Instructions for the task.
Copy out, word for word, the lines from the one containing "From the perspective of the camera, how" through the one containing "What distance stands", including both of those lines.

Materials provided.
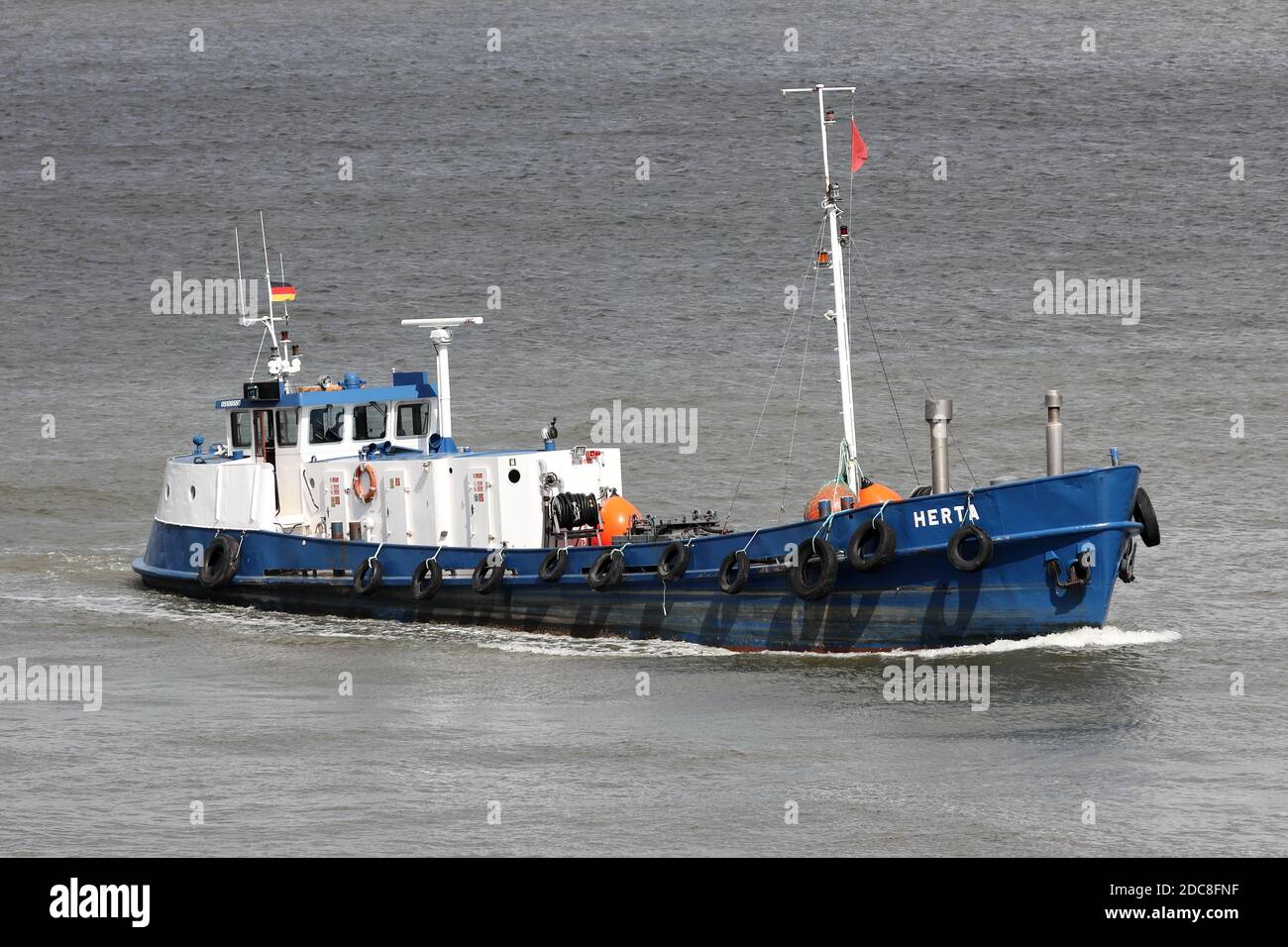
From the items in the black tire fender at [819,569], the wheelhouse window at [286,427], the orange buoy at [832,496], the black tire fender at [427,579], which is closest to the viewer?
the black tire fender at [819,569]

...

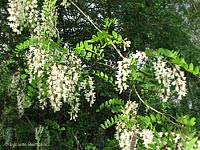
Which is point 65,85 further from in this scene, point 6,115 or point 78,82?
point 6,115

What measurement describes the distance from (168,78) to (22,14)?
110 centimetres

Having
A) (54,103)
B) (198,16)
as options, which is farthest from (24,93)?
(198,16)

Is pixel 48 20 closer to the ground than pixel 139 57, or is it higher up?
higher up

--

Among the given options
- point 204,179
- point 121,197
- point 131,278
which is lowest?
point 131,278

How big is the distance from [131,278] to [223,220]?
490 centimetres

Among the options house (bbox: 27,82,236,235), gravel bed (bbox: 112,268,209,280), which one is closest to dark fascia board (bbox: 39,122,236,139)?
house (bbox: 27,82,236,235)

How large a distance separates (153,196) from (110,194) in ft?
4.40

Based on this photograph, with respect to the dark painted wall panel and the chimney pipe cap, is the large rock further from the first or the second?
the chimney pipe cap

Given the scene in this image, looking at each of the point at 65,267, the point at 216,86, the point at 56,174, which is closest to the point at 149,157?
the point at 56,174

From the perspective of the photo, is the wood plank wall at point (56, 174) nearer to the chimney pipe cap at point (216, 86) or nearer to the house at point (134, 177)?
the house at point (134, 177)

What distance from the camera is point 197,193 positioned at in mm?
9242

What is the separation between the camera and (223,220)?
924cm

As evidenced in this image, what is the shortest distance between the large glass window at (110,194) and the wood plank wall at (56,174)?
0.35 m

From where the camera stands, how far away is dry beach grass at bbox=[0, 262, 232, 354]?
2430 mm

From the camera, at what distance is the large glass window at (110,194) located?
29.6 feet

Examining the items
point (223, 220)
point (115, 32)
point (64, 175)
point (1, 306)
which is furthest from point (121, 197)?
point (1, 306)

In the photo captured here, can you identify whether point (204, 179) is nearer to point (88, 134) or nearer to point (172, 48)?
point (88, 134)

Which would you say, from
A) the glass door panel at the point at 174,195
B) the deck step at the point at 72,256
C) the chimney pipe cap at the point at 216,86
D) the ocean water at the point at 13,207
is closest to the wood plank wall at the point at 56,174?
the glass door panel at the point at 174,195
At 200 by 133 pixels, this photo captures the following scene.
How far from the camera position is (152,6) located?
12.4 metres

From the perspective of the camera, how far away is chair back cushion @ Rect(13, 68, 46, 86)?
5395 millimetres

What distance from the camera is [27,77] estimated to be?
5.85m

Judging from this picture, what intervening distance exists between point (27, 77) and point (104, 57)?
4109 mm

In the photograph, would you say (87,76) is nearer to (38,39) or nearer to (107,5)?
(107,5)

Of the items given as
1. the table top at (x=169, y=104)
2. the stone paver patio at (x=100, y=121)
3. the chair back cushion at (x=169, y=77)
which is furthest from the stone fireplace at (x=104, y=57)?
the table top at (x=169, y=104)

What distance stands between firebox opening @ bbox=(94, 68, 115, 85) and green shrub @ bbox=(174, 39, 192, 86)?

Finished task.
From the perspective of the camera, how far away is chair back cushion @ Rect(13, 68, 46, 86)?
5395 millimetres

What distance from the camera is [27,77] estimated to be?
5.85m

Judging from this picture, what intervening distance exists between point (27, 77) and point (104, 57)?
4109 mm

In the photograph, would you say (87,76) is nearer to (38,39) or nearer to (107,5)?
(107,5)

Of the items given as
1. the table top at (x=169, y=104)
2. the stone paver patio at (x=100, y=121)
3. the chair back cushion at (x=169, y=77)
which is furthest from the stone fireplace at (x=104, y=57)?
the table top at (x=169, y=104)

What distance stands between firebox opening @ bbox=(94, 68, 115, 85) and green shrub @ bbox=(174, 39, 192, 86)?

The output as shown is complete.